Method: We propose the first end-to-end 3D generation and inpainting framework explicitly designed for part-level semantic editability. Our approach employs a two-stage multi-view diffusion model that jointly achieves cross-view-consistent part segmentation and semantically plausible completion of occluded regions, subsequently driving implicit and explicit 3D reconstruction. Crucially, we pioneer the integration of multi-view diffusion into part-aware modeling, incorporating part-aware segmentation, occlusion-aware view completion, and context-aware part integration.
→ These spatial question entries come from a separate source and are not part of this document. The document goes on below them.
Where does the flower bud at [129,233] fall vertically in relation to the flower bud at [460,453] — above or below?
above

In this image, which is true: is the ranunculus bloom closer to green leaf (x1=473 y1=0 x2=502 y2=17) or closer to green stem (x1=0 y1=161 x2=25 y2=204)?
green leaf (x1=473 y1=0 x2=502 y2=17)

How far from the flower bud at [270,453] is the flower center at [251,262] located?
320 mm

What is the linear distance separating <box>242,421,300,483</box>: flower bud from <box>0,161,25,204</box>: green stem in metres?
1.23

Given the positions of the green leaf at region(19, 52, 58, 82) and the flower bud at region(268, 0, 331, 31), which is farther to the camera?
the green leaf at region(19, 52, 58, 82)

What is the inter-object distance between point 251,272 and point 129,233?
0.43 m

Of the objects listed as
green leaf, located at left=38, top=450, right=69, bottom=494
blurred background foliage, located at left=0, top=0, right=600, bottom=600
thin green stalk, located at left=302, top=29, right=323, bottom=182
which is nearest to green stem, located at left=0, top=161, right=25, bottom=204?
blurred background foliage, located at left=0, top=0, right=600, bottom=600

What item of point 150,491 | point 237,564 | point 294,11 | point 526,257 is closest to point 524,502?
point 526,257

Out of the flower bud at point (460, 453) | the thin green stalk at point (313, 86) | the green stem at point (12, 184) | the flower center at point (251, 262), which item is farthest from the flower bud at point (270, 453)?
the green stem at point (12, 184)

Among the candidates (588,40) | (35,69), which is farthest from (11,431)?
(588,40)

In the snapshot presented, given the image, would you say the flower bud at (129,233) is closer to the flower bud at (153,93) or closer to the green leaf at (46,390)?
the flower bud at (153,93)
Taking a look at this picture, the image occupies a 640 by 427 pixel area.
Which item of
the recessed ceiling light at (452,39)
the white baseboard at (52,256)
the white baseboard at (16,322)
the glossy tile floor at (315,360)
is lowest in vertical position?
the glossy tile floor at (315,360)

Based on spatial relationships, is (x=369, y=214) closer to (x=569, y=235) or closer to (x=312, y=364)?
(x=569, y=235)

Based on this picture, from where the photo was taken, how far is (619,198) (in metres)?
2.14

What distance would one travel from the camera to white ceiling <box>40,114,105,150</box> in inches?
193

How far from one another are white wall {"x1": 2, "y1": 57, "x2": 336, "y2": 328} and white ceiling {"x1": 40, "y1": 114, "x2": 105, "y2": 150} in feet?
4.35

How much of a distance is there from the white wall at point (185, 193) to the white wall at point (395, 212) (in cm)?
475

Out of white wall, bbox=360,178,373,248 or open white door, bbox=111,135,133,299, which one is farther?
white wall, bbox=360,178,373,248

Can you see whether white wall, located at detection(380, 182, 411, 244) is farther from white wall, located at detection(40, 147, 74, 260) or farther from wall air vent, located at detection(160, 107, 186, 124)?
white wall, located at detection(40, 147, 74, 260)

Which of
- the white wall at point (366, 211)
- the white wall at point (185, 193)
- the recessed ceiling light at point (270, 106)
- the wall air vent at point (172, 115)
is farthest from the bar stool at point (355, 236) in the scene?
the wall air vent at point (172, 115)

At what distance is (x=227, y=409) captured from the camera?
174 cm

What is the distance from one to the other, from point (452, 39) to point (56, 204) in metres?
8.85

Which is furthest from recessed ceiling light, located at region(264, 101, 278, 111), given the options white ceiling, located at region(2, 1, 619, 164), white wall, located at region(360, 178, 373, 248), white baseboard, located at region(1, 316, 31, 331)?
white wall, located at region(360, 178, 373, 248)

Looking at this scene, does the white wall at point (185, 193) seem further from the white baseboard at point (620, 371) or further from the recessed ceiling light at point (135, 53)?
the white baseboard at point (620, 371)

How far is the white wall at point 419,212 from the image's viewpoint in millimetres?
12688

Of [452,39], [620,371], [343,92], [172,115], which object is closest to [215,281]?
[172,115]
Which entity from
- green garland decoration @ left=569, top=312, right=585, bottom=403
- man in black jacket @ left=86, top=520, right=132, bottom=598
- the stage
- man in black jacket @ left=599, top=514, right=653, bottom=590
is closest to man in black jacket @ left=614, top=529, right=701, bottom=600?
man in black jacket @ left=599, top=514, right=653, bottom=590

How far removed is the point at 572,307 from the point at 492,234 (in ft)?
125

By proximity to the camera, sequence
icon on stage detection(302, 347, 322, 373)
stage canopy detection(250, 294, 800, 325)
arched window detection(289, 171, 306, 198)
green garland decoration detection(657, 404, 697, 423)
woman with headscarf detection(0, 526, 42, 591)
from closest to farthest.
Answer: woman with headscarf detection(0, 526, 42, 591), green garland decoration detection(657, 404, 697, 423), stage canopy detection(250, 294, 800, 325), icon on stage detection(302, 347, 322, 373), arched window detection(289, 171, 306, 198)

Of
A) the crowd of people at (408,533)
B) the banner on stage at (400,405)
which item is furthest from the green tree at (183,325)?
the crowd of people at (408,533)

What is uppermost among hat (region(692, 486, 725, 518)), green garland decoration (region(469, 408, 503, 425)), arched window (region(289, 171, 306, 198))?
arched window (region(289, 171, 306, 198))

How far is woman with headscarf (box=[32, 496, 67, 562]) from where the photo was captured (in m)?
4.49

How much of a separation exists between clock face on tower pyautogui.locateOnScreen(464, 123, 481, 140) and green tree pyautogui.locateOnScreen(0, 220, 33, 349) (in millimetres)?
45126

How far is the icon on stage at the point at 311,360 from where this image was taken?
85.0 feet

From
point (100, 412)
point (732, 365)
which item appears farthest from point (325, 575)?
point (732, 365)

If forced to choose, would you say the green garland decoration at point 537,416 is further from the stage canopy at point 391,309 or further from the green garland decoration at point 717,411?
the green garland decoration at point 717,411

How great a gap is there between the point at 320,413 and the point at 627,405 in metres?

Results: Our method significantly outperforms state-of-the-art part segmentation baselines on both synthetic and real-world data, enabling high-fidelity part replacement, recombination, and other downstream semantic editing tasks.
📝 Abstract
Text- or image-to-3D generators and 3D scanners can now produce 3D assets with high-quality shapes and textures. These assets typically consist of a single, fused representation, like an implicit neural field, a Gaussian mixture, or a mesh, without any useful structure. However, most applications and creative workflows require assets to be made of several meaningful parts that can be manipulated independently. To address this gap, we introduce PartGen, a novel approach that generates 3D objects composed of meaningful parts starting from text, an image, or an unstructured 3D object. First, given multiple views of a 3D object, generated or rendered, a multi-view diffusion model extracts a set of plausible and view-consistent part segmentations, dividing the object into parts. Then, a second multi-view diffusion model takes each part separately, fills in the occlusions, and uses those completed views for 3D reconstruction by feeding them to a 3D reconstruction network. This completion process considers the context of the entire object to ensure that the parts integrate cohesively. The generative completion model can make up for the information missing due to occlusions; in extreme cases, it can hallucinate entirely invisible parts based on the input 3D asset. We evaluate our method on generated and real 3D assets and show that it outperforms segmentation and part-extraction baselines by a large margin. We also showcase downstream applications such as 3D part editing.